─── Passage for review ───

29 September, 2025
Super-spry seniors help launch book on ageing better
Inspirational… author Leigh Elder (82) with former national tennis champ Margaret Borland (99) and former top running coach Arch Jelley (103)
Eighty-two-year-old Devonport resident Leigh Elder is an exemplar of active living, but says he is “only a kid” compared with some of the inspiring seniors at his book launch.
Among them was Arch Jelley, 103, master running coach to Olympic gold medallists Peter Snell and John Walker. The story of the Auckland “super ager” who still walks kilometres a day is one of several Elder tells in his latest book Don’t Act Your Age – Living younger can be age defying.
Another who attended was former national tennis champion Margaret Borland, aged 99, who came from Dunedin for the launch held at the William Sanders Retirement Village last Friday.
Like Jelley, Borland keeps spry with regular squats. She also gardens and plays golf and bridge. Both were happy to support the book’s health advocacy message, including practical tips on improving fitness and eating. These were shared with around 70 village residents and guests, over low-GI mini scones and muffins. “Swap out half the white flour with rolled oats,” says Elder, who got the chef to make them specially.

───

▶ [Task objective]
Can you transcribe the part of the book-launch article that opens with the words "29 September, 2025" and closes with "Arch Jelley (103)"?

─── Extracted entries ───

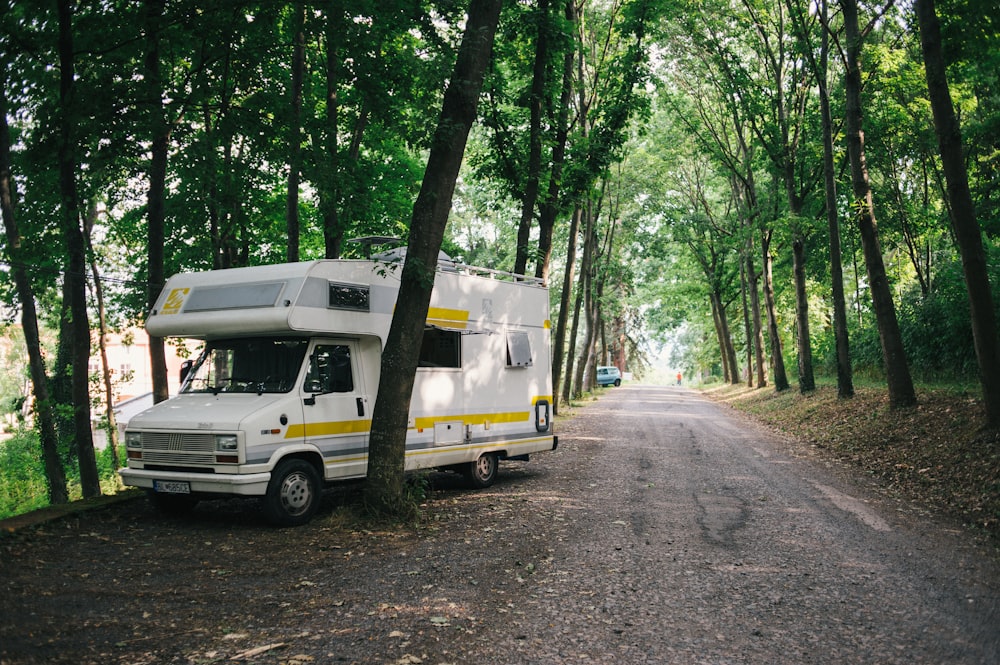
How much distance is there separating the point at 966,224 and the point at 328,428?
9.58 metres

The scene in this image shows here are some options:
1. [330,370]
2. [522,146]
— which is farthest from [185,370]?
[522,146]

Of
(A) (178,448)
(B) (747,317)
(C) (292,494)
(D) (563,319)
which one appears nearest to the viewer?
(A) (178,448)

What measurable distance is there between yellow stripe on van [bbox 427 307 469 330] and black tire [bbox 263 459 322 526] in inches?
107

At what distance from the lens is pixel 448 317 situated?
10461 mm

───

▶ [Answer below]
29 September, 2025
Super-spry seniors help launch book on ageing better
Inspirational… author Leigh Elder (82) with former national tennis champ Margaret Borland (99) and former top running coach Arch Jelley (103)